§ **LISTE DES TÂCHES**
a. D'après l'extrait, quel pianiste accompagne Konstantin Krimmel ?
b. Recopiez mot pour mot l'extrait en commençant à « Konstantin Krimmel sait » et en terminant à « l’insouciance du garçon. ».

----- EXTRAIT DU DOCUMENT

Konstantin Krimmel sait qu’avec sa stature il doit incarner un autre personnage que le traditionnel amoureux transi, berné par une impertinente meunière, entichée d’un chasseur qu’elle trouve plus fringant. Dans un texte astucieux, il décrit son meunier comme un enfant du siècle, spleenétique et suicidaire, un grand dépressif « dont le monde émotionnel est déréglé ». Le maître-mot de ce cycle de lieder, c’est, dit-il, «souffrance », ce que le mot allemand, das Leide, traduit par ses seules sonorités.
Mais ce qu’on entend tout d’abord , c’est l’allégresse des départs (« Das Wandern ») et on admire cette manière d’alléger la voix, d’illuminer le timbre et ces très jolis ornements que le baryton ajoute ici et là, pour indiquer l’insouciance du garçon.
Quelques premiers signes d’inquiétude passent déjà fugitivement dans « Wohin ? », et le piano ductile de Daniel Heide suggère les miroitements de l’eau du Bächlein, du ruisseau qui sera le confident du marcheur. Exercice très intéressant de comparer La Belle Meunière de Krimmel avec celle d’Andrè Schuen : enregistrée au même endroit avec le même pianiste, elle est d’un climat tout différent. Dans ce « Wohin ? » Andrè Schuen dessine un meunier juvénile et bravache, extraverti et sûr de soi. Krimmel, lui, par ses demi-teintes, ses passages virtuoses en voix mixte (et un tempo moins allant) fait planer une brume d’incertitude au dessus du ruisseau volubile.
L’impalpable brisure
Aussi transparente que celle du ruisseau, la voix s’allège encore pour un « Danksagung an der Bach », d’une beauté enivrante. Les couleurs de la voix, la délicatesse de touche, le timbre éthéré, l’impalpable brisure déjà, on est au plus près de l’âme du meunier, de Schubert sans doute aussi.
Il a des sursauts fanfarons, bien sûr, ce meunier, il se voit en conquérant, et Krimmel peut sortir toutes les rutilances de sa voix pour le fier « Am Feierabend » et cambrer la ligne musicale pour « Ungeduld » (Impatience) en posant des aigus d’une jeunesse radieuse sur « Dein ist meln Herz ».
Mais la rechute n’est jamais loin, ce qu’il décrit justement comme « une montagne russe d’émotions ». Et voilà l’interrogation riche d’espoir de « Der Neugierige » (la voix se fait candide), le charme fondant de « Morgengruss » (comment la meunière pourrait-elle résister à ces accents à la fois suaves et dorés, d’une pureté adamantine ?), voilà le charme exquis, raffiné de « Des Müllers Blumen », qu’illuminent des vocalises lumineuses.

----------
----- DONNÉES FOURNIES

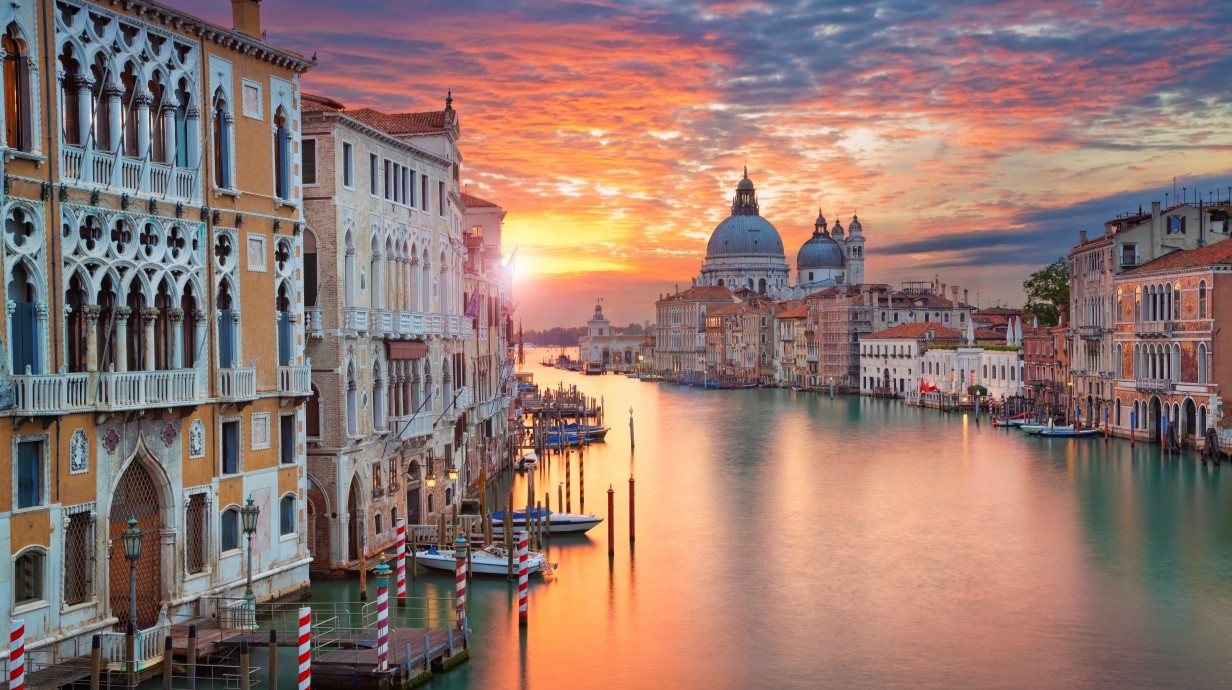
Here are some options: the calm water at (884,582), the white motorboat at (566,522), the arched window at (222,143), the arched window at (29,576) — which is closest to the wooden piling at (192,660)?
the arched window at (29,576)

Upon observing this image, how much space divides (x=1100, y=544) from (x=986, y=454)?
15417mm

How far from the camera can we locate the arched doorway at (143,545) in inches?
485

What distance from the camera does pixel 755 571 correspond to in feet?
64.0

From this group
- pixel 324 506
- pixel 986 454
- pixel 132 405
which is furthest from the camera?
pixel 986 454

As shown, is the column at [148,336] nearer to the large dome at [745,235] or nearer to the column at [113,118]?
the column at [113,118]

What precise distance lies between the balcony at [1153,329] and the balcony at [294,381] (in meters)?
26.9

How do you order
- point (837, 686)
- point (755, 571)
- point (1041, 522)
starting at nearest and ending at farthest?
point (837, 686), point (755, 571), point (1041, 522)

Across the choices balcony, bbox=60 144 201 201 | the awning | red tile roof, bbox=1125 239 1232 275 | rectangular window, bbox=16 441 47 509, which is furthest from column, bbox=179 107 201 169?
red tile roof, bbox=1125 239 1232 275

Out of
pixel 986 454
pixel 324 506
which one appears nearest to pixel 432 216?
pixel 324 506

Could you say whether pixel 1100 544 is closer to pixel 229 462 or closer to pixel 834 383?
pixel 229 462

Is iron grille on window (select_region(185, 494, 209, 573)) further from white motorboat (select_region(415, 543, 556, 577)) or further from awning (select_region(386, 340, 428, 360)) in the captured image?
awning (select_region(386, 340, 428, 360))

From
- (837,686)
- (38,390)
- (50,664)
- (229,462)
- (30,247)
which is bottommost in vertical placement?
(837,686)

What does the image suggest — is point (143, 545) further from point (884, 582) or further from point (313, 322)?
point (884, 582)

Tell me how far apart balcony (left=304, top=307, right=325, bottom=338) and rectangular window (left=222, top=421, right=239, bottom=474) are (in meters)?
2.77
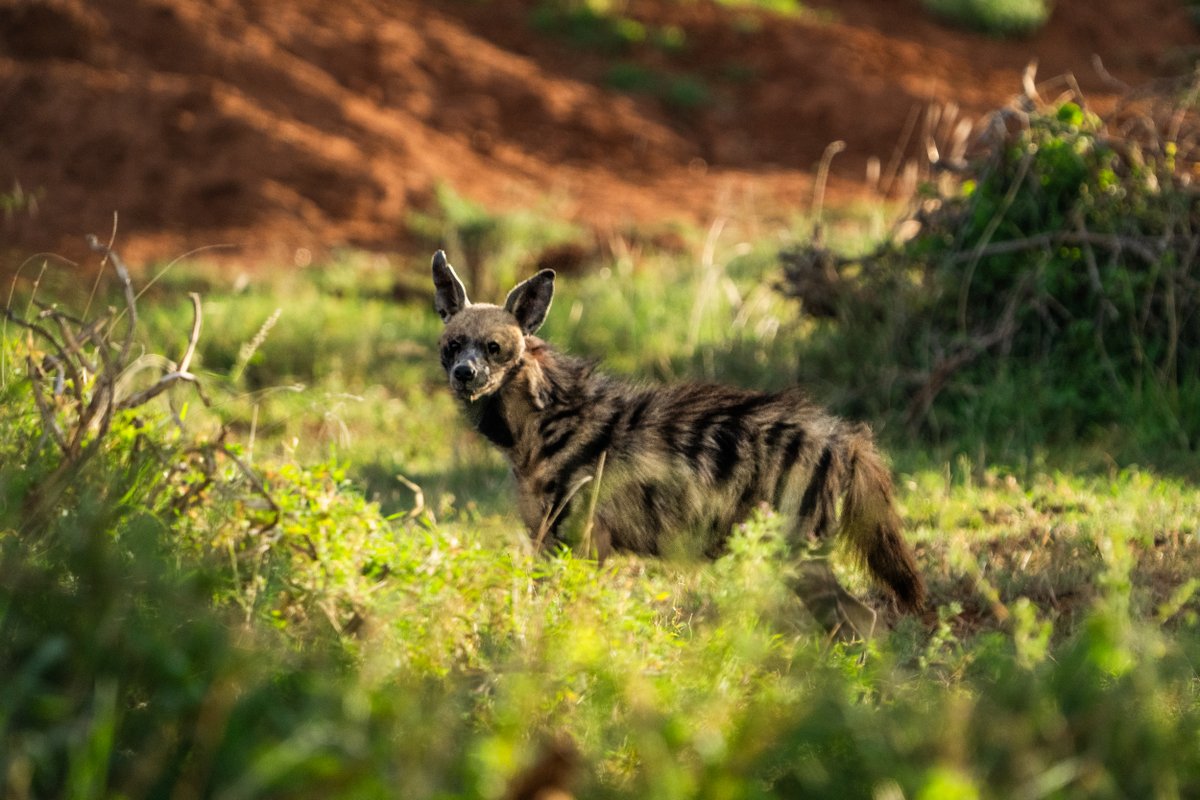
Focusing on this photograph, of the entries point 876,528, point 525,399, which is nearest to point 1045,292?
point 876,528

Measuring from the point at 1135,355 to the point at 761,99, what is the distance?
12679mm

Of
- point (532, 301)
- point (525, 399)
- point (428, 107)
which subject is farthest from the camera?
point (428, 107)

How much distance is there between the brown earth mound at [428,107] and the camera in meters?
14.5

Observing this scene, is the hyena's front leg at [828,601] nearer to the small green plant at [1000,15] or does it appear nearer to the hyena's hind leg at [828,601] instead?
the hyena's hind leg at [828,601]

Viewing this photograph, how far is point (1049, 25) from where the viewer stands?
23562 mm

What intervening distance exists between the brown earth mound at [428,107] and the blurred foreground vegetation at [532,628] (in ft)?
19.3

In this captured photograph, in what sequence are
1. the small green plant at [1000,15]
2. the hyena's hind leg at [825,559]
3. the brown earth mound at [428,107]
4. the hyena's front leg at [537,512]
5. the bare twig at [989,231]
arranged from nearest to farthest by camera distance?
1. the hyena's hind leg at [825,559]
2. the hyena's front leg at [537,512]
3. the bare twig at [989,231]
4. the brown earth mound at [428,107]
5. the small green plant at [1000,15]

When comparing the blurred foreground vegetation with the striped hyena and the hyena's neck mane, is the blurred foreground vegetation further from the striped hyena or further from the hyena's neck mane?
the hyena's neck mane

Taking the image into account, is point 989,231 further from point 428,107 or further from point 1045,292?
point 428,107

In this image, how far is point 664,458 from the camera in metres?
5.27

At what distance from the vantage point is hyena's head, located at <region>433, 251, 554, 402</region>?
5324mm

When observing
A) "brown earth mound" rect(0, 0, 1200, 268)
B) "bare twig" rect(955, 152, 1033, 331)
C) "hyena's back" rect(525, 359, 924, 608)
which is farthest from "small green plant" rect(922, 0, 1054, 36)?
"hyena's back" rect(525, 359, 924, 608)

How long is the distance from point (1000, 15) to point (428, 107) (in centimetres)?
1042

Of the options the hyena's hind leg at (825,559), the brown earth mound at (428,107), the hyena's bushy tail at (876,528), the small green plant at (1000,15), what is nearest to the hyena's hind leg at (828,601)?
the hyena's hind leg at (825,559)
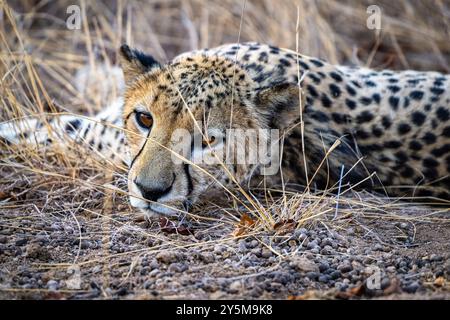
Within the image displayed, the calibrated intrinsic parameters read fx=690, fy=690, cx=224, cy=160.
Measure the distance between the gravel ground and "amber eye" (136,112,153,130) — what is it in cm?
51

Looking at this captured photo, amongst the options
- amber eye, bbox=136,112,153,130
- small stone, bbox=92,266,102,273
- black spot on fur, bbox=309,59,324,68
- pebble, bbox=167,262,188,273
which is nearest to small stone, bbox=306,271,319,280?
pebble, bbox=167,262,188,273

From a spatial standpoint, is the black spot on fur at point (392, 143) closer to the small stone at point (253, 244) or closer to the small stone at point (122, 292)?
the small stone at point (253, 244)

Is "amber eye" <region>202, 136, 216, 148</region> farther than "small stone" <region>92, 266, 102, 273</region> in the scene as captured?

----------

§ **SOLUTIONS SUCCESSIVES**
a. Daniel Heide.

b.
Konstantin Krimmel sait qu’avec sa stature il doit incarner un autre personnage que le traditionnel amoureux transi, berné par une impertinente meunière, entichée d’un chasseur qu’elle trouve plus fringant. Dans un texte astucieux, il décrit son meunier comme un enfant du siècle, spleenétique et suicidaire, un grand dépressif « dont le monde émotionnel est déréglé ». Le maître-mot de ce cycle de lieder, c’est, dit-il, «souffrance », ce que le mot allemand, das Leide, traduit par ses seules sonorités.
Mais ce qu’on entend tout d’abord , c’est l’allégresse des départs (« Das Wandern ») et on admire cette manière d’alléger la voix, d’illuminer le timbre et ces très jolis ornements que le baryton ajoute ici et là, pour indiquer l’insouciance du garçon.